1. Wick Care

Wick: too long – If the wick remains too long, the flame will flicker and smoke. Candles with a larger diameter and a thicker wick usually require the wick to be trimmed before the first lighting of the candle and sometimes before each subsequent one.

Wick: too short – If the wick is too short, with wider/thicker candles, the flame will melt a basin of wax and the wick will not be able to consume (burn) and so the candle in a glass or metal container will “suffocate” and go out. For candles without a container, the melted wax in the basin will overflow and start leaking. Thin candles may start dripping.

The ideal trim for all wicks is at least half an inch or 6-8 mm. Trimming is necessary for candles of a larger diameter. The wicks of thin candles, like votive and tealights, should not be trimmed.

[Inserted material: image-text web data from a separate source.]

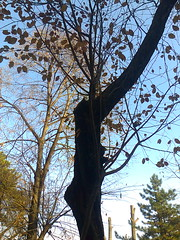 Fotografie54422po (chicore2011) Tags: littlepark trees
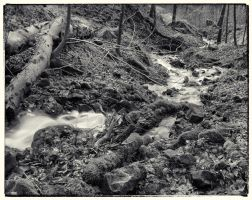 Trees and Stones 07 by HorstSchmier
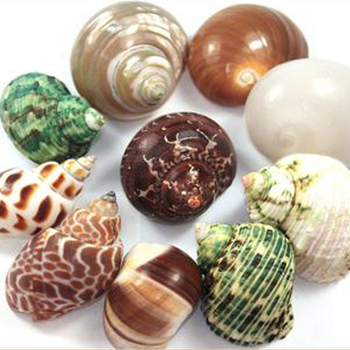 Factory Direct Sales Natural Mixed Snail Sea Shells For Hermit Crab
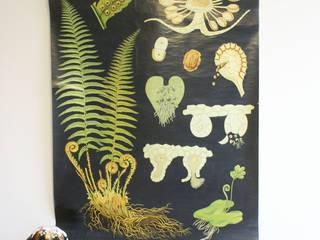 De Varen: Retro schoolkaart. Originele vintage schoolplaat/plantenkunde. :  Muren & vloeren door Flat sheep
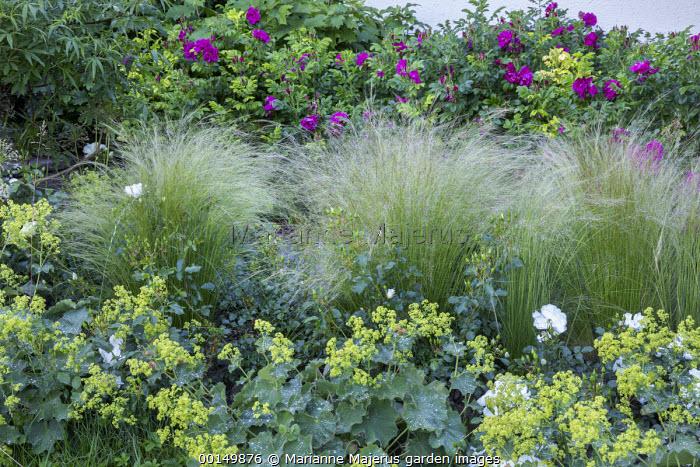 Stipa tenuissima, Alchemilla mollis, Rosa rugosa hedge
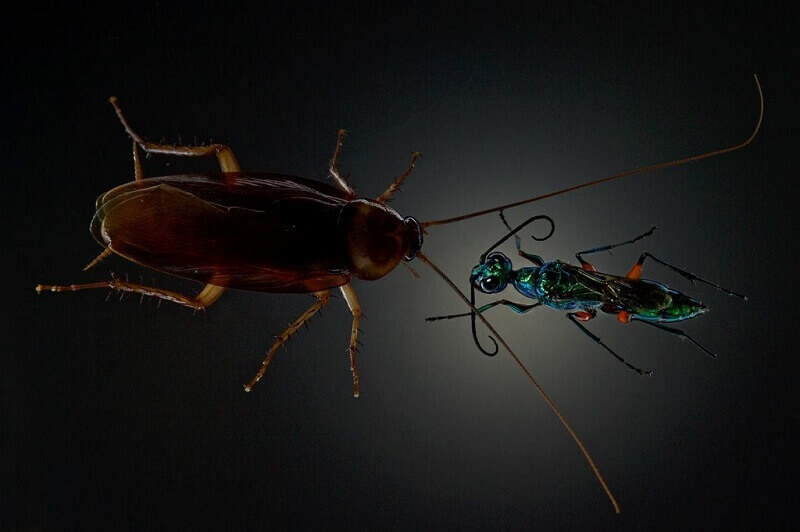 оса и хлебарка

2. Choosing a suitable candlestick or pad/bed for your candle

Candlesticks must be stable enough to hold the weight of a candle without the risk of tipping over. Pads should be non-flammable as some candles, i.e. those in a glass container, become critically hot when a candle is burning, and can burn the pad. Learn more from our Safety Instructions

3. Choosing a place to place a candle

Candles MUST always be out of the reach of children and pets and MUST never be left unattended. Avoid burning candles in bedrooms and places in your home where you can relax and sleep. For its normal burning, a candle must be placed in a place without draughts/currents from open doors or windows, air conditioners, heating units, etc.

4. Lighting a candle

This topic may seem unnecessary, but in fact it is not. It is important to mention no matter what you light the candle with, it is important to keep the flame at the bottom of the wick when lighting it, so that the flame heats the wax and melts it. Thus, the wick manages to absorb the melted wax and begins to burn properly. If you light the wick at its tip, you risk burning only the wick and the candle does not light at all.

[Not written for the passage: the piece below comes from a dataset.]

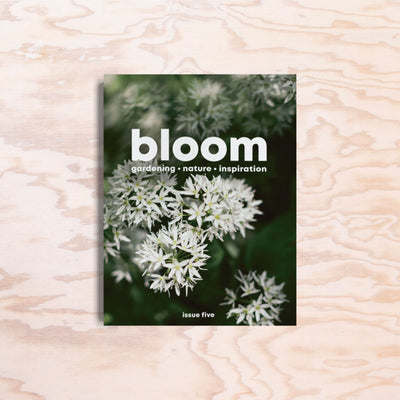 Bloom – Issue 5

5. Optimal burning - how to

Under normal conditions, our candles do not drip. All types of candles become an issue if their burning medium is not suitable. The main obstacle is the air current – it can cause vibrations, smoking, dripping and leakage of the candle bed. If your candle drips and the place where you put it has a current flow, you need to put it out, move it to an air current free place and light it again. Central heating, air conditioning, fans, open windows – all these can create draughts.

Depending on the type of candle, you may need to occasionally trim the wick. You should put the candle out and trim the wick in case:

  • The candle flame flickers (dances) and/or smokes
  • The flame is large and "stretches" high
  • The wax bed is on the verge of overflowing
  • A carbon sponge (a black formation) forms on top of the wick

When trimming the wick, it is important to remove the trim offcuts from the candle. In addition, no pieces of matches or other foreign bodies should fall in. The pieces will ignite and burn like a wick, thus making the candle burn way too intensely.

6. Putting a candle out

Candles with a large diameter – it is important not to put the candles out by blowing or “suffocating” them with a lid (bell). This method “kills” the wick for the next lighting and shortens the life of the candle. It also causes smoke.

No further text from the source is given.